The spruce beds were being made--Anne showing Barbara how to lay the tips in rows as wide as the bed was to be, then folding under the sticks of the second row to run under the tips of the first row, and so on, until the length of the bed was made.
This work finished, and the bedding for the horses arranged in the "fingers" as Polly had directed, the two girls stood near the entrance of the cave, wondering what possibly could have happened to keep Polly and Eleanor so long.
"I just felt in my bones that it was an awful risk to go into the black hole of the unknown!" cried Barbara.
"It isn't that that bothers me at all, Bob.
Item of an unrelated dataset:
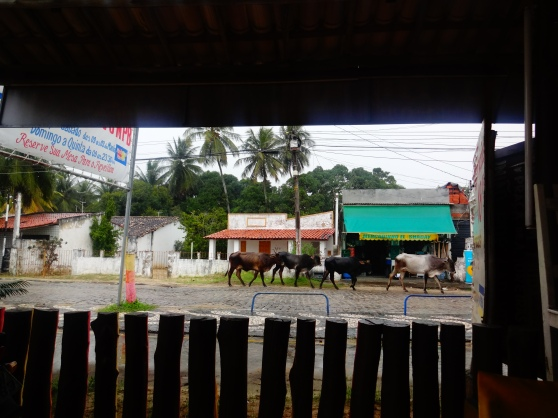 Of course there were vacas in the street....reminded me of my last summer spent in Nicaragua.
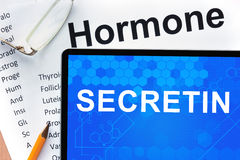 Papers with hormones list and tablet  with word secretin. Royalty Free Stock Photo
But Polly has no sense of fear, and I think they may have found an exit at the other end, so Polly is coming around that way. It is a hazardous thing to do, in this storm!" said Anne.
"Anne, can't you try to squeeze in there and see what has happened?"
asked Barbara.
Anne looked at her without saying a word, so Barbara thought she hesitated on account of leaving her alone in the cave.
"I won't mind staying alone for a little time. I'll watch the fires and see that the horses do not get away!" said Barbara.